Objective: To compare the predictive accuracy for 30-day mortality of the CURB65 score adopted by the British Thoracic Society and the simpler CRB65 score to APACHE (acute physiology and chronic health evaluation) II in patients with methicillin-resistant Staphylococcus aureus (MRSA) pneumonia.
Design: A retrospective, single-center, observational cohort study.
Setting: Barnes-Jewish Hospital, a 1,200-bed urban teaching hospital.
Patients: Adult patients requiring hospitalization identified to have MRSA pneumonia.
Interventions: Retrospective data collection from automated hospital, microbiology, and pharmacy databases.

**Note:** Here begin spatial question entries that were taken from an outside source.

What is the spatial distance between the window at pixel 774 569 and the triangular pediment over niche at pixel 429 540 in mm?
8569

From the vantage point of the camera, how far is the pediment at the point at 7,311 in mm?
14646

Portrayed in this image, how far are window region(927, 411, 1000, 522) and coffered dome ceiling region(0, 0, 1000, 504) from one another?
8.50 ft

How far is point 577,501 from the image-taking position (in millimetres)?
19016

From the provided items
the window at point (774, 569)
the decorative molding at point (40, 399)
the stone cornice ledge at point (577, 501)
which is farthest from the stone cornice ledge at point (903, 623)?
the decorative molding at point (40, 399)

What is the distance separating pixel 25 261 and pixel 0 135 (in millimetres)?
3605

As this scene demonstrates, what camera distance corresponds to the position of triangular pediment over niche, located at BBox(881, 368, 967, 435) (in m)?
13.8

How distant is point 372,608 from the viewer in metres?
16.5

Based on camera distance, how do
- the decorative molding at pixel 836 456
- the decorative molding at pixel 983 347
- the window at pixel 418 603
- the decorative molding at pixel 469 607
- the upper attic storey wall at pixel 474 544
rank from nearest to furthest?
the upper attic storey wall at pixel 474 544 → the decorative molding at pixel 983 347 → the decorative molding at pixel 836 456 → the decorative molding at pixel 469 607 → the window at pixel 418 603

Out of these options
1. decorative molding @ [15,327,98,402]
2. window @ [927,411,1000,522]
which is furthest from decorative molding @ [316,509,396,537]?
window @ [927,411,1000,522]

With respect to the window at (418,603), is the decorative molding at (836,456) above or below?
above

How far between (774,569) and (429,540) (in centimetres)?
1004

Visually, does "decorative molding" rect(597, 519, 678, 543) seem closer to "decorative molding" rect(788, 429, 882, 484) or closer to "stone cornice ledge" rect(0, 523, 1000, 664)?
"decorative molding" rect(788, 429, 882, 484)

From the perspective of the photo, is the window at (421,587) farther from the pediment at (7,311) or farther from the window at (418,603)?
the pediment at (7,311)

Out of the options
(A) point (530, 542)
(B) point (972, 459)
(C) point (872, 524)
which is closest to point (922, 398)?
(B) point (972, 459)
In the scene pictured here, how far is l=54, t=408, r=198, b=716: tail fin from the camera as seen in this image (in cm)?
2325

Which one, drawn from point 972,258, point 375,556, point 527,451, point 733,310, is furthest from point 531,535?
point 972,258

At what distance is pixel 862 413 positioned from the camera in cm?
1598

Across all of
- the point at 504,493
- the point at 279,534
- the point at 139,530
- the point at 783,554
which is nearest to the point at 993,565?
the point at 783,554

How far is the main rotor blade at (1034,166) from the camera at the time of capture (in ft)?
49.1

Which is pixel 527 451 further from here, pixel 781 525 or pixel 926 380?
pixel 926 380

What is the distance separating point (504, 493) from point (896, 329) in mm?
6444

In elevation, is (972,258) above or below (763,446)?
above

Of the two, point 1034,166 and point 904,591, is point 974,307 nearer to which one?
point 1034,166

Measurements and main results: Two hundred eighteen patients with MRSA pneumonia were identified over a 3-year period. Forty-four patients (20.2%) died during hospitalization. All three prediction rules had high negative predictive values but relatively low positive predictive values at most cut-off points examined. APACHE II had the greatest area under the receiver operating characteristic curve (0.805; 95% confidence interval [CI], 0.743 to 0.866) compared to CURB65 (0.634; 95% CI, 0.541 to 0.727) and CRB65 (0.643; 95% CI, 0.546 to 0.739) [p < 0.05 for both comparisons]. Similar results were obtained when the subgroups of community-acquired MRSA pneumonia and health-care-associated MRSA pneumonia were examined separately.
Conclusions: APACHE II outperformed CURB65 and CRB65 for initial prognostic assessment in MRSA pneumonia.